PK71™ consists of three nesting tables that can be stored under each other.
With these tables and their ongoing 3-dimensional shape was Poul Kjærholm showing the square in all 3 dimensions in his work for the first time. They can be seen as a precursor to his larger and more complex tables. With their toy-like appearance is the small, abstract tables very dynamic and they invites you to move them around. Poul Kjærholm often stacked the bare frames as sculptural symbols to illustrate the elementary properties of his other works. The importance of PK71 is shown by the fact the tables are displayed in the permanent collection at the Museum of Modern Art in New York.
Poul Kjærholm was a trained carpenter and continued his studies at the Danish School of Arts and Crafts. He had a particular interest in different construction materials; especially steel which he considered a natural material with the same artistic fineness as other natural materials. Poul Kjærholm was employed at Fritz Hansen for about a year, where he designed a number of noteworthy chair prototypes.
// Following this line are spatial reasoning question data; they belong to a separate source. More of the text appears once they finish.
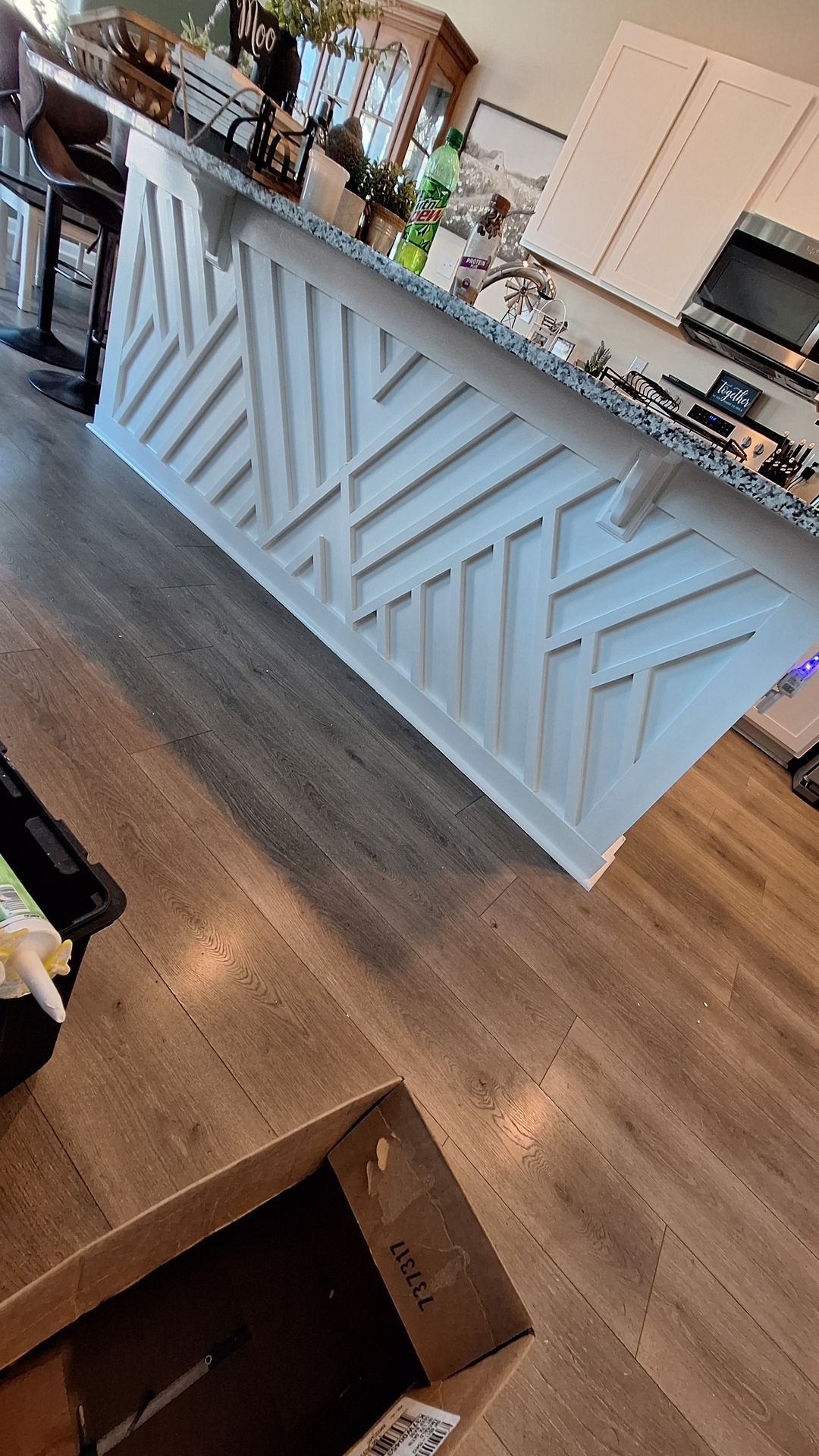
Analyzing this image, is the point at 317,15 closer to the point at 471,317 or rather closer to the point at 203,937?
the point at 471,317

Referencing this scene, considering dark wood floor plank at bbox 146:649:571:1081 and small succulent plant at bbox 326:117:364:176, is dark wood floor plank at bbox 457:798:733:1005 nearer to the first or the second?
dark wood floor plank at bbox 146:649:571:1081

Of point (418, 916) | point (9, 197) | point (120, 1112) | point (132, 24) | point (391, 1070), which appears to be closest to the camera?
point (120, 1112)

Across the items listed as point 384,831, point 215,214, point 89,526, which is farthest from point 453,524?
point 89,526

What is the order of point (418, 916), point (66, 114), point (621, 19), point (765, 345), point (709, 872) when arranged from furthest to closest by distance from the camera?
1. point (621, 19)
2. point (765, 345)
3. point (66, 114)
4. point (709, 872)
5. point (418, 916)

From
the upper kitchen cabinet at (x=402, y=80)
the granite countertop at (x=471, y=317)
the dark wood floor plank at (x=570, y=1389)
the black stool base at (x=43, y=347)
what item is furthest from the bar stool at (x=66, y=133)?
the dark wood floor plank at (x=570, y=1389)

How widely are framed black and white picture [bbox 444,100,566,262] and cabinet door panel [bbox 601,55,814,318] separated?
71 centimetres

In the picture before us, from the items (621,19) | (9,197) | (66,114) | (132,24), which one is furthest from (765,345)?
(9,197)

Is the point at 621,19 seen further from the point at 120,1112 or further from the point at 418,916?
the point at 120,1112

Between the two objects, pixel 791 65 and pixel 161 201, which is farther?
pixel 791 65

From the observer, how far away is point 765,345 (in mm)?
2975

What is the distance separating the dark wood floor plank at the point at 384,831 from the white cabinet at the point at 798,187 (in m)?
3.00

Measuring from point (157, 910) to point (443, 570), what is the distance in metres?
1.03

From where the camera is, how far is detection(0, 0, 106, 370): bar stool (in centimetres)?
239

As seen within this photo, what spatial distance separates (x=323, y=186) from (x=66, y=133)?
76.9 inches
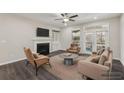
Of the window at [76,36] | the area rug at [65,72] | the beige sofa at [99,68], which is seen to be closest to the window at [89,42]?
the window at [76,36]

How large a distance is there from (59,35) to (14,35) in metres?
2.37

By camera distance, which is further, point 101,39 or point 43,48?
point 101,39

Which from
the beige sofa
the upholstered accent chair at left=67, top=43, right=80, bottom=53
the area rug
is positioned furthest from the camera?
the upholstered accent chair at left=67, top=43, right=80, bottom=53

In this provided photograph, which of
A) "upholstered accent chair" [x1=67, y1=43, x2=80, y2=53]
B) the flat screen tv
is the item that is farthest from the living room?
"upholstered accent chair" [x1=67, y1=43, x2=80, y2=53]

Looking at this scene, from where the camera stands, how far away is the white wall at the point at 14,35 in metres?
2.96

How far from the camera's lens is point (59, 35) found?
4613 millimetres

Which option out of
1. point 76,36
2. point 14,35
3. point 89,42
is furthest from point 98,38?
point 14,35

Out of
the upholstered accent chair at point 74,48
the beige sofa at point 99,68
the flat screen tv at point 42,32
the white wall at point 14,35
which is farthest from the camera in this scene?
the upholstered accent chair at point 74,48

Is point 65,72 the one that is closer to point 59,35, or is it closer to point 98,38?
point 59,35

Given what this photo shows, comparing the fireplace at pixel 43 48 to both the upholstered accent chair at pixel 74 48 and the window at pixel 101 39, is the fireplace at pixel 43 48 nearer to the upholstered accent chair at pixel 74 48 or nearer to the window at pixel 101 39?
the upholstered accent chair at pixel 74 48

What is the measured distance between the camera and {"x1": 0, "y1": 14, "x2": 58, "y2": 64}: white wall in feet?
9.73

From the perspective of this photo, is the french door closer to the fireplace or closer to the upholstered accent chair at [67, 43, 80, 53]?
the upholstered accent chair at [67, 43, 80, 53]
In 1955 Poul Kjærholm initiated his collaboration with manufacturer Ejvind Kold Christensen, which lasted until Poul Kjærholm's death in 1980. In 1982, Fritz Hansen took over the production and sales of "The Kjærholm Collection", developed from 1951 to 1967, designs, which are logical to the minute detail with an aura of exclusivity. In 2007 Fritz Hansen added two new pieces to the Kjærholm Collection. Pieces that were never in production before, the PK8™ side chair and PK58™ dining table.